Page extract:

A stupid question probably… In the TWR calculation, where is the “time-weight” element?
eg. the modified dietz method…weighs the cash inflows and outflows based on the amount of time they have been in / out of the portfolio… thus the time factor…
I had the same question sometime back mumu, modified dietz and TWR is not caluclated the same way …agree with you mod dietz accounts for the time weight element
Mod Dietz is an estimate of the true TWRR. As such, it is a form of TWR (as opposed to MWR). I think it is more like a continuum, with MWR at one end and true TWR at the other. Moving from left to right you would have MWR->Original Dietz->Mod Dietz->I think there is some bankers return here?!->True TWRR. From left to right the affect of cash flow is further removed.
Consider the following example: Investment on May 1: 1M$ Value on May 11: 1.01M$ Then, on May 11, a cash inflow occurs of 1.01M$, resulting in 2.02M$ balance. On May 16, the position is worth 2.05M$ So, the holding period returns are: Period 1 (May1-11): (1.01-1)/1 = 0.01 = 1% Period 2 (May11-16):(2.05-2.02)/2.02 = 0.014851 = 1.49% The TWR can be obtained by simply chain-linking (I think that’s what it was called) these holding period returns: 1.01 * 1.014851 -1 = 0.025 = 2.5% So far, so unclear. However, these are holding period returns, and not annualized ones (or standardized to any other time unit). By calculating daily returns for both periods: Period 1 daily return (10 days) = 10th root of 1.01 - 1 = 0.000996 = 0.0996% Period 2 daily return (5 days) = 5th root of 1.014851 - 1 = 0.002953 = 0.2953% Now, the reason why this is called “time” weighted is that you can obtain the result (TWR) by linking the individual returns, or viewed another way, you can count the number of days that each return occurs (which is exactly inverse to the procedure above). For daily returns, the calculation would be: 1.000996^10 * 1.004951^5 = 1.01 * 1.014851 - 1 = 0.025 = 2.5% The fact that you usually use holding period returns obscures the fact that the return for each day (or whatever the unit, could be month, year, or minute) is “counted” once. Calculating with HPR is of course a shortcut, you would not solve the problem above by first computing the daily returns, as it involves calculating HPRs first, obtaining daily returns, and finally getting HPRs again, which would be totally pointless and an unnecessary detour. Furthermore, “money” weighted should actually be called “money-and-time” weighted, as it is the same as the TWR, but additionally weighting each daily (or HP) return by the amount of cash invested over the period. The TWR does NOT consider that the first period has more funds invested than the second, while the money weighted would double the second period’s return’s influence in the calculation.

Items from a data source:
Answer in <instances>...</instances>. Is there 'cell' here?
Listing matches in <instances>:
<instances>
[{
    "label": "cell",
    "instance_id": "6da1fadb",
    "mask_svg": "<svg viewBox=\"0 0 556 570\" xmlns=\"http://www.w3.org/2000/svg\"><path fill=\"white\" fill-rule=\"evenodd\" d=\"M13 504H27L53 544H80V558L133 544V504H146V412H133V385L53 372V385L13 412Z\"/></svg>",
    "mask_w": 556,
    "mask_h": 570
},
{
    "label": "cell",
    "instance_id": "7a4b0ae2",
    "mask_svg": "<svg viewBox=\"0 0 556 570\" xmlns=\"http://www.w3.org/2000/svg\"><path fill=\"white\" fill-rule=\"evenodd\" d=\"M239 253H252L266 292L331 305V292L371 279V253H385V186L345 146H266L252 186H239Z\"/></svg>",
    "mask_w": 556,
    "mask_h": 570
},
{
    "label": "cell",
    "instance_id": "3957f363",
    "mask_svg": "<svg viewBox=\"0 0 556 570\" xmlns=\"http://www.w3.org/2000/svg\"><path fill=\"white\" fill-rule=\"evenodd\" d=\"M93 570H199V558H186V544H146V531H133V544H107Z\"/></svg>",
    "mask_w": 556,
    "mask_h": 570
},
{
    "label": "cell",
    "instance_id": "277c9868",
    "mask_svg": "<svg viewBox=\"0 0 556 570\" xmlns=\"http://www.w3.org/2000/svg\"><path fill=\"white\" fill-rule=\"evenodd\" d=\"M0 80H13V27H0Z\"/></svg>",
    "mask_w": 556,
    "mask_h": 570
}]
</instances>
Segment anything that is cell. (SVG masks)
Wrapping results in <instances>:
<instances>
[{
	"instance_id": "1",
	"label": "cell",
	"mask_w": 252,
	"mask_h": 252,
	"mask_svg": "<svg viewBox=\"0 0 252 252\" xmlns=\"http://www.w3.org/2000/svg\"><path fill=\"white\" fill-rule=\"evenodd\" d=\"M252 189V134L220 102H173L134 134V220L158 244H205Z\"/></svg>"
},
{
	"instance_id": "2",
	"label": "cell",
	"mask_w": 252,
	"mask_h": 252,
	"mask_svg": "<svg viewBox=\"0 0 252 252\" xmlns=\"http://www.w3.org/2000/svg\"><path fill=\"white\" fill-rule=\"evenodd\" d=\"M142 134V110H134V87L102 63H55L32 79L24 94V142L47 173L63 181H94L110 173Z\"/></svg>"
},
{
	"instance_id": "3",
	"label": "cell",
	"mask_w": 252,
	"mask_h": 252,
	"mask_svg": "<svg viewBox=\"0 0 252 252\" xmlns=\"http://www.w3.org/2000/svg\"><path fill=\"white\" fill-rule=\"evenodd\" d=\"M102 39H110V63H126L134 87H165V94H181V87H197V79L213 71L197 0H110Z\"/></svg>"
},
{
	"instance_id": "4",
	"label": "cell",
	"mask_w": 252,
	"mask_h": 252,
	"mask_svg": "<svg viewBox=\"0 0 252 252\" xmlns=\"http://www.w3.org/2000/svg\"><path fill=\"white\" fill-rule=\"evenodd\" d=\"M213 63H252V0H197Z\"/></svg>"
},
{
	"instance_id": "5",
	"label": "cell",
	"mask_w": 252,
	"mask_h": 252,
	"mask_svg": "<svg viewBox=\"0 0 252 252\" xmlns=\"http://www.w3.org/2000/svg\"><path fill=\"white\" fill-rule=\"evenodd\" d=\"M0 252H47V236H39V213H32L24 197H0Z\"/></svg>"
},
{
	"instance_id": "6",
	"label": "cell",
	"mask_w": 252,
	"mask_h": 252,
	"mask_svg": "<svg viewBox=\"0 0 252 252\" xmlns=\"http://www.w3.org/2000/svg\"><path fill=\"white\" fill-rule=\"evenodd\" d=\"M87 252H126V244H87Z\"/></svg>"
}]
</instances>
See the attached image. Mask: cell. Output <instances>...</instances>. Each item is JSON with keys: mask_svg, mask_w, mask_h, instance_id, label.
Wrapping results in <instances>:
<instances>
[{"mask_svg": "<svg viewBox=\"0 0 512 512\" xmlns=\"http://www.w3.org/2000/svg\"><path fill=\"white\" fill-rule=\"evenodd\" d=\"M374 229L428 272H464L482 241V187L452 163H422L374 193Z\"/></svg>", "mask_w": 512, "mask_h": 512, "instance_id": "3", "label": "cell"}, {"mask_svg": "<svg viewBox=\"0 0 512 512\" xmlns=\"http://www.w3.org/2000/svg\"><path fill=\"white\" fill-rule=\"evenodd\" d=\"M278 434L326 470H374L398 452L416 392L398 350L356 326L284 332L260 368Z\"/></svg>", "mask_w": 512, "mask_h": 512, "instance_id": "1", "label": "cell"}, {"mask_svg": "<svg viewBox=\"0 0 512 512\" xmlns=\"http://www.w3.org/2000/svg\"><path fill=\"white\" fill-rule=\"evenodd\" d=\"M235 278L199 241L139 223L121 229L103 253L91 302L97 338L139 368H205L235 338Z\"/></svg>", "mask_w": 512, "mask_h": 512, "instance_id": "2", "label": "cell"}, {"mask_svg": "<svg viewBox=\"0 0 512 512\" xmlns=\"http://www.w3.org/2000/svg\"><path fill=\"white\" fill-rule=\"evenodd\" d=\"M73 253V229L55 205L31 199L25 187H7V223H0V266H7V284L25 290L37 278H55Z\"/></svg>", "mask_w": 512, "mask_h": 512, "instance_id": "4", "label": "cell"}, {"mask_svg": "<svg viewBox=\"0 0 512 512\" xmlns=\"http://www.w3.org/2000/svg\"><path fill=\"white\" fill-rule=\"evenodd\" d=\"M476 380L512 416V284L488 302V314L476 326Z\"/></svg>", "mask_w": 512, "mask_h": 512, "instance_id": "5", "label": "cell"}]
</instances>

What you will do:
**a.** For the forum thread on time-weighted return, decide whether each statement agrees with it, answering yes or no and quoting the words that decide it: (i) Modified Dietz is described as an estimate of the true TWRR. (ii) The TWR takes into account that the first period has more funds invested than the second. (iii) In the worked example, the cash inflow on May 11 is 1.01M$.
**b.** List every date that appears in the worked example of the forum thread on time-weighted return.
**c.** Return the passage of the forum thread on time-weighted return between "eg. the modified" and "is further removed.", inclusive.
Nothing in the listing is needed for this work.

Results:
**a.**
(i) Yes: "Mod Dietz is an estimate of the true TWRR."
(ii) No: "The TWR does NOT consider that the first period has more funds invested than the second"
(iii) Yes: "on May 11, a cash inflow occurs of 1.01M$"

**b.** May 1, May 11, May 16

**c.**
eg. the modified dietz method…weighs the cash inflows and outflows based on the amount of time they have been in / out of the portfolio… thus the time factor…
I had the same question sometime back mumu, modified dietz and TWR is not caluclated the same way …agree with you mod dietz accounts for the time weight element
Mod Dietz is an estimate of the true TWRR. As such, it is a form of TWR (as opposed to MWR). I think it is more like a continuum, with MWR at one end and true TWR at the other. Moving from left to right you would have MWR->Original Dietz->Mod Dietz->I think there is some bankers return here?!->True TWRR. From left to right the affect of cash flow is further removed.